Three levels of delusion in one tweet.

We believe that your potential for success cannot be determined solely by standardized test scores. As a result, our admission process is test optional, meaning you are not required to submit SAT or ACT scores.

—as are a growing number of colleges and universities. And thus, the “gotcha” aspect of this tweet falls flat due to a complete failure to look for the evidence.

Next, high-stakes testing—which remains biased by race, social class, and gender—does in fact cause inequity since these tests often are gatekeepers for scholarships and admissions.

And finally, the greatest delusion of all among charter advocates is pure ideology: “Our expectations of kids cause inequity.”

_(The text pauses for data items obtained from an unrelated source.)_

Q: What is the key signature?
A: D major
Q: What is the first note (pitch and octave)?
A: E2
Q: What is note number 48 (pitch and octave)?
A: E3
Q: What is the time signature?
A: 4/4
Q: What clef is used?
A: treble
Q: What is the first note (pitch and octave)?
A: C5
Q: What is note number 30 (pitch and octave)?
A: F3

Simply examine the SAT scores along with the Poverty Index (PI) in the chart below (traditional schools, no highlight, and charter schools, highlighted):

P.L. Thomas

Both traditional and charter schools fall along a predictable pattern of SAT scores correlating strongly to PI, and thus, charter advocates have a real evidence problem with claims that SAT scores are the result, mostly or only, of expectations.

If there is an expectations problem in the charter school movement, it is that we must have higher expectations for honesty and awareness of evidence among charter school advocates, administrators, and teachers.

Delusion that denies white privilege or misrepresents educational policy is harmful on many levels since it detracts from real problems—such as the cancers that are racism and inequity as well as the tremendous failures of universal public education in the U.S.

In my first-year writing seminar, my constant refrain is urging young people to step back from what they believe is true, to be skeptical of those quick and easy beliefs, and to seek credible and compelling evidence that either confirms or corrects those beliefs.

Just saying something, I warn, doesn’t make it true.

White people and charter advocates, it seems, could use a refresher course in the foundations of composition.